Planted in 1958, the five acre vineyard is traditionally dry grown and comes from an original Barossa clonal source. South facing, on the eastern side of a ridge separating the Seppeltsfield and Marananga appellations, these aged vines have been meticulously hand tended, traditionally farmed and pruned by a grower with a lifetime’s experience on Western Barossa soils of very dark, heavy clay loam over red friable clay. The resulting low yields of small, concentrated Shiraz berries make the vineyard the envy of all winemakers in the Barossa.
We looked longingly at the wine when it was returned to the Seppelts, knowing that it was the best we had ever made. In 2005 we convinced the Seppelts to sell Torbreck the fruit and The Laird was born. In 2013 Torbreck purchased the Gnadenfrei vineyard, securing The Laird’s reputation as one of the world’s great single vineyard Shiraz wines.

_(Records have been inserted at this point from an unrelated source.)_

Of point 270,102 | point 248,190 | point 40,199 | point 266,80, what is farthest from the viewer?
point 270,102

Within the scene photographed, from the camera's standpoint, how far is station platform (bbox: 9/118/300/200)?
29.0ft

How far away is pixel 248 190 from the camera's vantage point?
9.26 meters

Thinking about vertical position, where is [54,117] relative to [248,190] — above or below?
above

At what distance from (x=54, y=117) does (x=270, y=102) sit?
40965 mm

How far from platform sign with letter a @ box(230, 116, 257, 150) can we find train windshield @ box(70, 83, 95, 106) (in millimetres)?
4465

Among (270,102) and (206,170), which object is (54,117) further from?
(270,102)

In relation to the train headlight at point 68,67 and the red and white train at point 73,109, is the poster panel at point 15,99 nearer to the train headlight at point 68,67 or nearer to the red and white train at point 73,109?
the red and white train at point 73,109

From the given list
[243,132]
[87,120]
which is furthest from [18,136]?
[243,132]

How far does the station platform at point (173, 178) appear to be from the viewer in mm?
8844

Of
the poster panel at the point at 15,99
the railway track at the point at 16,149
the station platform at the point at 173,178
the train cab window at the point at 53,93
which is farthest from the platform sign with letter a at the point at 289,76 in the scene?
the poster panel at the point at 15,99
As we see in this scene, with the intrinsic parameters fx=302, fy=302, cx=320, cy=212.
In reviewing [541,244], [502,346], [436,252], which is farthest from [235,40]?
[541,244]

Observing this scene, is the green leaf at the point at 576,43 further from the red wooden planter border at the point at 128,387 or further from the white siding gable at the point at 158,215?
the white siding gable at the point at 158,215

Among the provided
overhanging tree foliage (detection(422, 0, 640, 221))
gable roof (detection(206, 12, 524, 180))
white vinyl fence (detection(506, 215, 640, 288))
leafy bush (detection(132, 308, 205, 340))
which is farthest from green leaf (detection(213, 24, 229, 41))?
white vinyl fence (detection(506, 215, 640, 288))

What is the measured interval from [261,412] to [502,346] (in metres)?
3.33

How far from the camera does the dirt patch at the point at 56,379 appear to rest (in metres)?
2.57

The oak selected for the maturation of this wine is considered to be some of the finest barriques in the world - Dominique Laurent’s ‘Magic Casks’. Dominique Laurent is an extraordinary individual and a truly great winemaker in his own right. He was so frustrated by the sales-driven and mass-production methods of the larger cooperages in France that he decided to make his own barrels. He left nothing to chance when developing his cooperage, selecting a site that was very high in wind and rain on the côte at the edge of La Forêt de Citeaux. The coopers he selected to craft his barrels had deep ties to artisanal barrel production, proud and driven by traditional techniques. The oak was personally harvested from Forêt de Tronçais in Allier and more specifically from the original area of this forest that was known to produce the finest oak. The oak trunks were split by hand and then again hand split into staves, producing staves that are almost twice as thick as traditional machine split staves. These were then aged for 48 to 54 months at a location that is already more exposed and weathered than the average maturation site. After this aging, the staves were hand-made into barrels. As part of this process, they were heated over three differing flames for several hours. This again is much longer than the standard process; however it does not result in a heavy toast because of the remarkable density of the wood.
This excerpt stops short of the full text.